Spatial questions about scenes:
--------------------------------
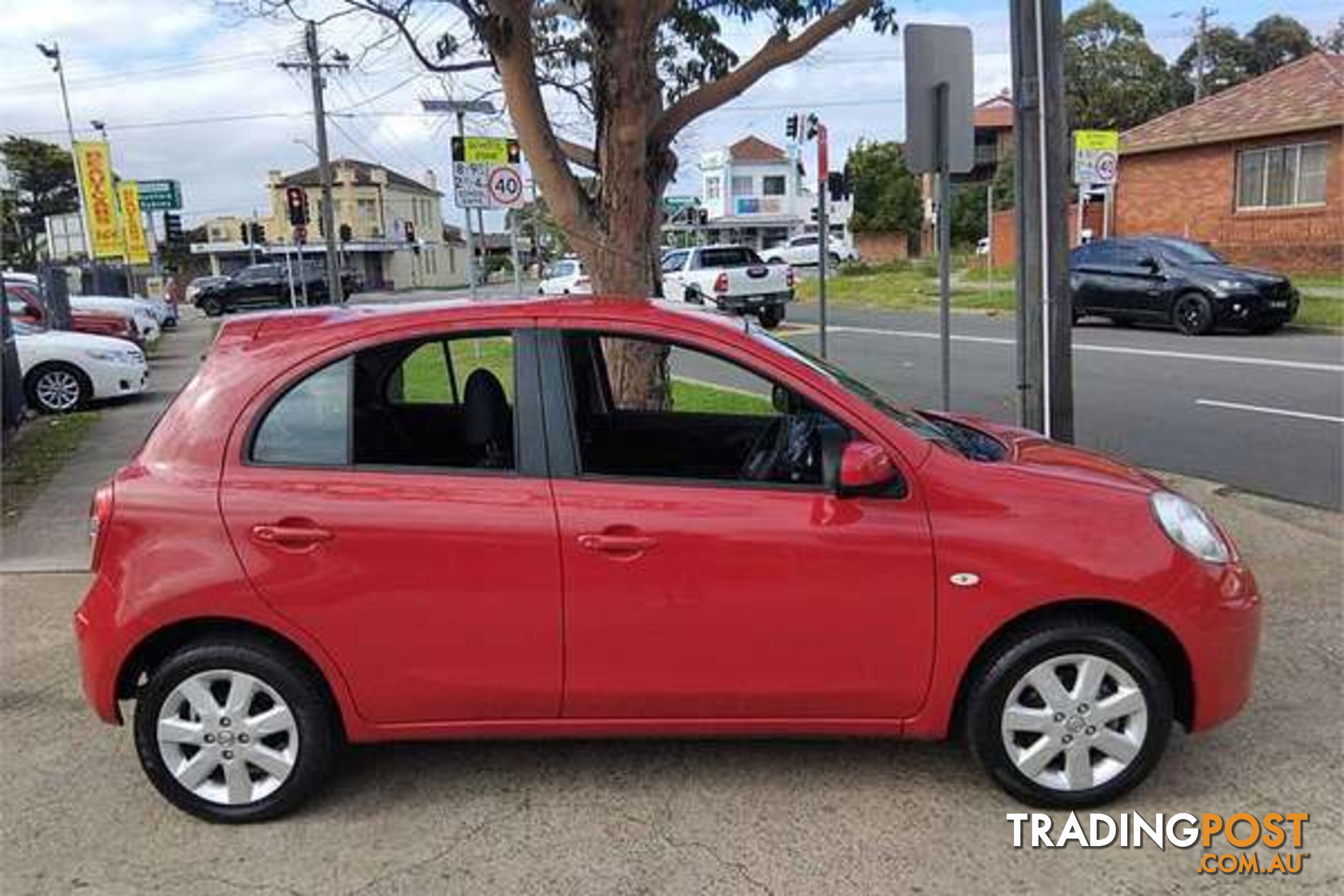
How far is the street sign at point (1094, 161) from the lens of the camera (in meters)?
20.2

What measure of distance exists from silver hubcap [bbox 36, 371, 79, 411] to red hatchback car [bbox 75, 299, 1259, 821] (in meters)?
12.0

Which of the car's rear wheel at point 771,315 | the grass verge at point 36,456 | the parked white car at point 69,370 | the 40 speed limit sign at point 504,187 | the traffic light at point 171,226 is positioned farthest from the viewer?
the traffic light at point 171,226

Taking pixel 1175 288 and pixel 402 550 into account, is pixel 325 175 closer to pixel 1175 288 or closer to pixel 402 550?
pixel 1175 288

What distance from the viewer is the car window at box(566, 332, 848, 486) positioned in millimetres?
3791

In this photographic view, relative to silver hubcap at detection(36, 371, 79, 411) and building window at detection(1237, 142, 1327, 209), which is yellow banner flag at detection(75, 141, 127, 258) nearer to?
silver hubcap at detection(36, 371, 79, 411)

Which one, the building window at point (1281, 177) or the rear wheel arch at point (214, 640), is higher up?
the building window at point (1281, 177)

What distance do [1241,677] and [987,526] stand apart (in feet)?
3.23

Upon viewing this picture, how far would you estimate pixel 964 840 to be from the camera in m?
3.54

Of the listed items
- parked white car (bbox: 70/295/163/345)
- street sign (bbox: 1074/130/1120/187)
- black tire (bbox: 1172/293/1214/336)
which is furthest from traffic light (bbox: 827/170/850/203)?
parked white car (bbox: 70/295/163/345)

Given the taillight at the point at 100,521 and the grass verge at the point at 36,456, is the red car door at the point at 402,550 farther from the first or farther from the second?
the grass verge at the point at 36,456

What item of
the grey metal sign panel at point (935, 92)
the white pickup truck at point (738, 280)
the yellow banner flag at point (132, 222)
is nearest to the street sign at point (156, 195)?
the yellow banner flag at point (132, 222)

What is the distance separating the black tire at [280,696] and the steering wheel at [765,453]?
154 centimetres

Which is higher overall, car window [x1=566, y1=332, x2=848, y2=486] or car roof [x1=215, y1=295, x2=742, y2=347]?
car roof [x1=215, y1=295, x2=742, y2=347]

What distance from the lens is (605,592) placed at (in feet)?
11.7
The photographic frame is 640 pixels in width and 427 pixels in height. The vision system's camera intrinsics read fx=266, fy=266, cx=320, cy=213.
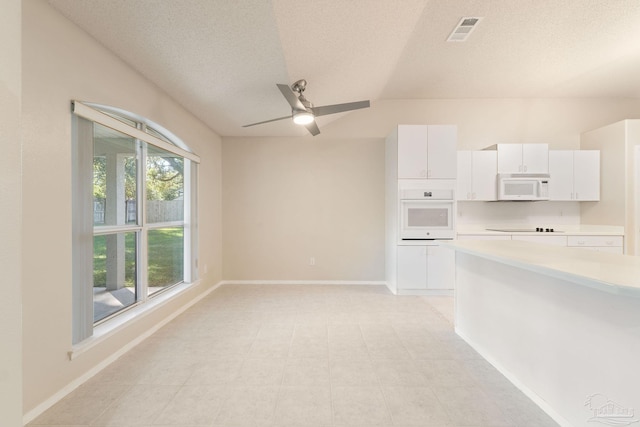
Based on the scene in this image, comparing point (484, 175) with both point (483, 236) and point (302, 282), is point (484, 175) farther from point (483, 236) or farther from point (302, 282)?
point (302, 282)

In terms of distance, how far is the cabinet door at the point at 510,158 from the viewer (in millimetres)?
4172

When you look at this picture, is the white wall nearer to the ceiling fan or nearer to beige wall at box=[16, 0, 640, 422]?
the ceiling fan

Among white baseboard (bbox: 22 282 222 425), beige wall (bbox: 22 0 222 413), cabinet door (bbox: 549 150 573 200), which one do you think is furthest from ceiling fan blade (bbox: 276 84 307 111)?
cabinet door (bbox: 549 150 573 200)

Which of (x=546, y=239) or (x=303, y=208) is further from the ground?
(x=303, y=208)

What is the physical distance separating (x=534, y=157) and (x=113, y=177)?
18.2 feet

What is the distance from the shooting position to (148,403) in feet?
5.63

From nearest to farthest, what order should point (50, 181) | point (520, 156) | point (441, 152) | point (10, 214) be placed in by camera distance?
1. point (10, 214)
2. point (50, 181)
3. point (441, 152)
4. point (520, 156)

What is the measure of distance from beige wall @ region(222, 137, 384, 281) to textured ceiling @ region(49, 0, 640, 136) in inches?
20.9

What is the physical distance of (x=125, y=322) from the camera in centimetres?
235

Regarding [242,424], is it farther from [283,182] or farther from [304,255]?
[283,182]

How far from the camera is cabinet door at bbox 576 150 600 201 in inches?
164

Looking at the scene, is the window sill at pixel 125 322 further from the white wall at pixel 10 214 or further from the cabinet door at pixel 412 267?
the cabinet door at pixel 412 267

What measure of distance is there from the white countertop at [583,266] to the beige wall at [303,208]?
256cm

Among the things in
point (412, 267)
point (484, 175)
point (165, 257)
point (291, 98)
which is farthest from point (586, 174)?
point (165, 257)
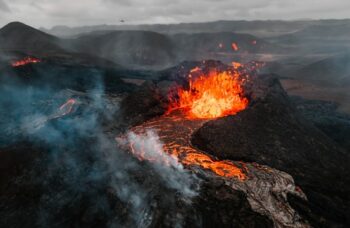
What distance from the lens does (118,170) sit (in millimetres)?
6977

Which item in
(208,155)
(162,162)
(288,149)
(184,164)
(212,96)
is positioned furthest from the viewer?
(212,96)

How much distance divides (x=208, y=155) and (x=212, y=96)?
393cm

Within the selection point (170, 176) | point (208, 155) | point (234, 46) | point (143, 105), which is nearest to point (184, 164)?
point (170, 176)

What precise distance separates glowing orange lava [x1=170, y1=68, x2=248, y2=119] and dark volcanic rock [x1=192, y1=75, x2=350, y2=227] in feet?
3.62

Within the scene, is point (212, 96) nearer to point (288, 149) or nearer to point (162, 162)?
point (288, 149)

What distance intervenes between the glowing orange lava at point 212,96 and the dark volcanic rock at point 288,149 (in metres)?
1.10

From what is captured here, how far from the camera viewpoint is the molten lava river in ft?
18.8

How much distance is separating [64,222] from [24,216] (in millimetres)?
879

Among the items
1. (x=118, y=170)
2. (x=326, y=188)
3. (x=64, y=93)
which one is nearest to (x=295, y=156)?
(x=326, y=188)

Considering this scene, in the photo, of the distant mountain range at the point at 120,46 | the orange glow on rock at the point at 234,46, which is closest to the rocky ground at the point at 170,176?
the distant mountain range at the point at 120,46

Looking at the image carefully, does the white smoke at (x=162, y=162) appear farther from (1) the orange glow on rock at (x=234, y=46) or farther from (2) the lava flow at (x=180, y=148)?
(1) the orange glow on rock at (x=234, y=46)

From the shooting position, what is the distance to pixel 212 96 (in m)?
10.8

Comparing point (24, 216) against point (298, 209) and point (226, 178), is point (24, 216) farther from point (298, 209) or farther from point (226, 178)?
point (298, 209)

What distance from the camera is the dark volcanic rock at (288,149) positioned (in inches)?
245
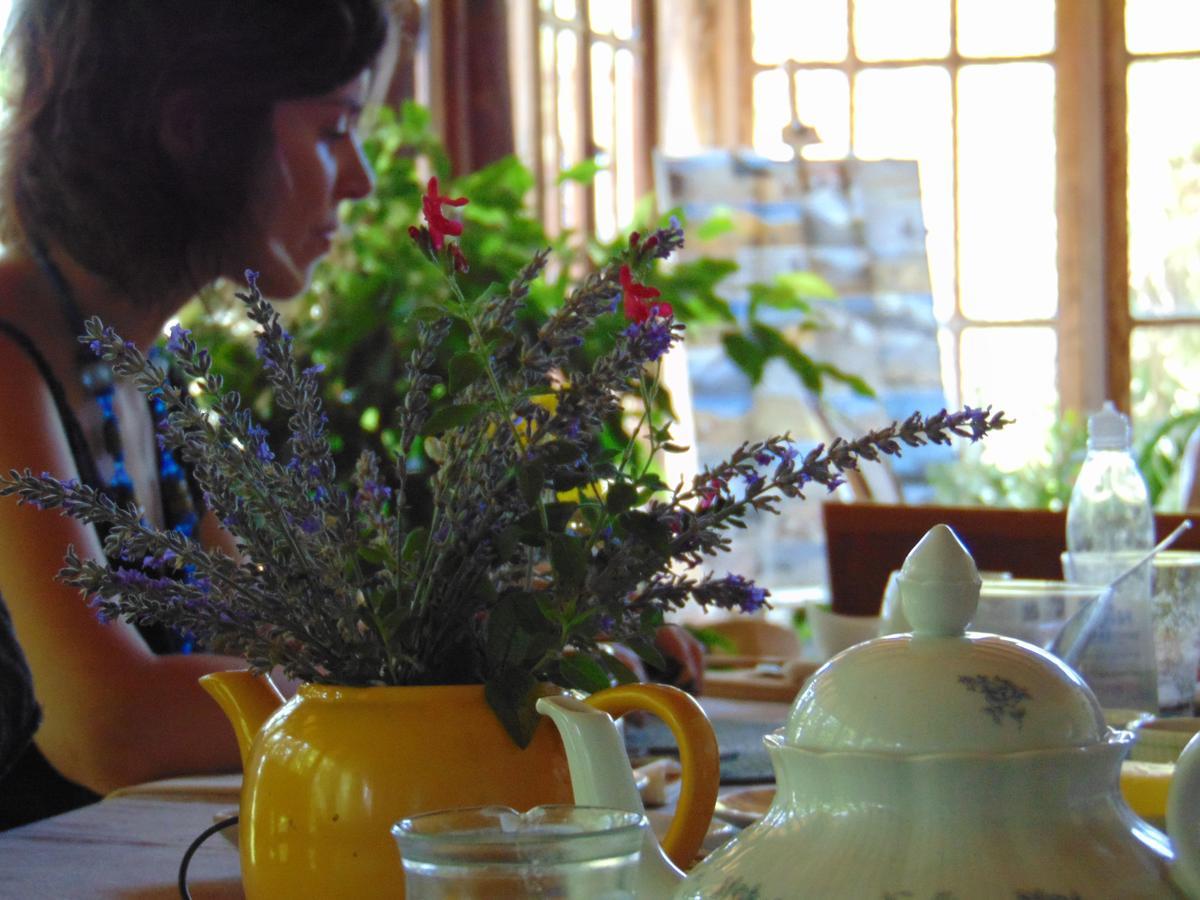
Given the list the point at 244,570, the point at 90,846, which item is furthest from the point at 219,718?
the point at 244,570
--------------------------------
* **Brief**
Pick out each line above that contains the word "window", and copy those lines.

* **Response to the task**
What distance from the viewer is the car window at box(566, 332, 848, 486) positioned in millimetres?
In this photographic view, relative to silver hubcap at detection(36, 371, 79, 411) and building window at detection(1237, 142, 1327, 209), which is yellow banner flag at detection(75, 141, 127, 258) nearer to?
Which one, the building window at point (1281, 177) or the rear wheel arch at point (214, 640), is higher up?
the building window at point (1281, 177)
Which is higher overall, car window [x1=566, y1=332, x2=848, y2=486] or car roof [x1=215, y1=295, x2=742, y2=347]?
Looking at the scene, is the window sill at pixel 125 322 further from the white wall at pixel 10 214 or further from the cabinet door at pixel 412 267?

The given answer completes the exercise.